Unfortunately, no standardized management guidelines for solar retinopathy exist and no treatment has been shown to be particularly helpful in improving long term vision. Visual deficits are self-limiting, often times returning to near pre-injury levels. Central scotomas may persist even if visual acuity improves. Patients with mild initial visual deficits (better than 20/30) tend to have better and quicker visual recovery.3
The mainstay of management should focus on patient education to prevent initial or subsequent episodes of solar retinopathy.
Back to the patient
This case of solar retinopathy was unusual because the patient was asymptomatic, the funduscopic/OCT findings incidental, and he denied sun gazing. Probing for other possible forms of light exposure, psychiatric issues, forgetfulness, or illicit drug use was also negative. Though his OCT findings seemed classic for solar retinopathy, I also considered cone dystrophy and retinal pigment epithelitis as possibilities. Considering that the patient was asymptomatic with unremarkable color vision and 10-2 visual field testing, I decided to follow the patient as chronic solar retinopathy.
As with all unknown retinal conditions that I do not think require intervention, I decided to follow up with the patient in 1 month. VA, funduscopy, and OCT were all stable. The patient was still asymptomatic. I then followed the patient in 2, 3, and 6 months and all findings continued to be stable. I now follow the patient yearly and he is still asymptomatic with stable funduscopic and OCT findings.
The OCT Progression analysis in Figures 4 and 5 reveals stability of both maculae 1 year after initial presentation.
Figure 4: Left macula
Figure 5: Right macula
Solar retinopathy and the other entities that fall under photic retinopathy are an interesting group of maculopathies that are quite rare but can often be diagnosed through history alone.

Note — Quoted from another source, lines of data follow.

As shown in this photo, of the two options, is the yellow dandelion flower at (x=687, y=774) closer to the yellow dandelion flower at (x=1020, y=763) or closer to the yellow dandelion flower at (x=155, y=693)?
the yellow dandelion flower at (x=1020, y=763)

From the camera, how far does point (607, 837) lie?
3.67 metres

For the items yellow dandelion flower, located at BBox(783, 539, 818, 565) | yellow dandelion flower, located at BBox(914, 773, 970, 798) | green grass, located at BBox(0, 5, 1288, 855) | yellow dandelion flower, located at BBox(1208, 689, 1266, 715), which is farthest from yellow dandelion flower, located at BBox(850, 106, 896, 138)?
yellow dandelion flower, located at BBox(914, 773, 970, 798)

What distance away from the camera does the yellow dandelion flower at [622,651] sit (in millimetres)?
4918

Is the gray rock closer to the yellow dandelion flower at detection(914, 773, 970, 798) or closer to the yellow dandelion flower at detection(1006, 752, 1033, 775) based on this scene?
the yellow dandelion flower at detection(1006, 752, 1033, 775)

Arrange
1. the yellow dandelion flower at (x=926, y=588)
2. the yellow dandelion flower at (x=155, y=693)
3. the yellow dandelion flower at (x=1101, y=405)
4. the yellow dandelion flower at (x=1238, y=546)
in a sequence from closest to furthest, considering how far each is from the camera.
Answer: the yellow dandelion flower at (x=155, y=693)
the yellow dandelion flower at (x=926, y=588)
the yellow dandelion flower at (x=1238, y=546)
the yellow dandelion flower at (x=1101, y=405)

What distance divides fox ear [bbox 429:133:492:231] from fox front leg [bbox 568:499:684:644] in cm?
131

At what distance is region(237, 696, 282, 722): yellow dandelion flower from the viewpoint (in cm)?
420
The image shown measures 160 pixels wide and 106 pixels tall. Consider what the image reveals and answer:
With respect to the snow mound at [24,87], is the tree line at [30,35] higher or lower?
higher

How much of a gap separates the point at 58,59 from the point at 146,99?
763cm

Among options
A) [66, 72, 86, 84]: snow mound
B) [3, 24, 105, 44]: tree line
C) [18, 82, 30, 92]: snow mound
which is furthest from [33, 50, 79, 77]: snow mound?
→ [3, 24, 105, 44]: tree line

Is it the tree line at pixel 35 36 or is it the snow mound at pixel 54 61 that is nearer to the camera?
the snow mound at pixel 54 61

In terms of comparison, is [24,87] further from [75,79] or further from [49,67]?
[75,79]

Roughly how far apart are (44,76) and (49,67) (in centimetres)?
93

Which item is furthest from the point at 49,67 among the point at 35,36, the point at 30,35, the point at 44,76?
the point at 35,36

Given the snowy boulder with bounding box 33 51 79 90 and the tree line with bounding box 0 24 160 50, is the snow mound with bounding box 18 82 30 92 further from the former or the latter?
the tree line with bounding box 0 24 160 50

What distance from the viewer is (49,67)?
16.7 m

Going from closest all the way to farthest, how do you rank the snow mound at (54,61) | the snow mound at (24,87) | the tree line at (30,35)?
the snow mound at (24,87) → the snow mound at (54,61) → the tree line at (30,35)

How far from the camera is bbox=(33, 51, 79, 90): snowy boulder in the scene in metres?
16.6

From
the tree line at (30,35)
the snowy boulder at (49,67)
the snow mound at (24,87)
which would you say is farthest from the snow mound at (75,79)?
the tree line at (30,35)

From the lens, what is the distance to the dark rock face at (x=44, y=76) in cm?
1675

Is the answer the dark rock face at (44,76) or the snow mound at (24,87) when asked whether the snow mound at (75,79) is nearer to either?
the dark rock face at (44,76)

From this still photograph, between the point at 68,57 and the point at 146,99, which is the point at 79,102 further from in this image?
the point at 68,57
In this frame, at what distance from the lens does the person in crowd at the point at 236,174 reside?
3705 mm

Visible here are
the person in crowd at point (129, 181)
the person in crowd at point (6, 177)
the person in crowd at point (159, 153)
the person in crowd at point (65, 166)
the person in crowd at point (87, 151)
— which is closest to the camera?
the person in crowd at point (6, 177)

The amount of vision loss and retinal damage will vary with the duration and intensity of light exposure. Though no treatment for solar retinopathy exists, visual recovery is spontaneous with most patients achieving good post-injury vision.
References
- Youssef, P. N., N. Sheibani, and D. M. Albert. "Retinal light toxicity." Eye 25.1 (2011): 1-14.
- MacFaul, P. A. "Visual prognosis after solar retinopathy." The British Journal of Ophthalmology 53.8 (1969): 534.
- Atmaca, Leyla S., Aysun Idil, and Deniz Can. "Early and late visual prognosis in solar retinopathy." Graefe's archive for clinical and experimental ophthalmology 233.12 (1995): 801-804.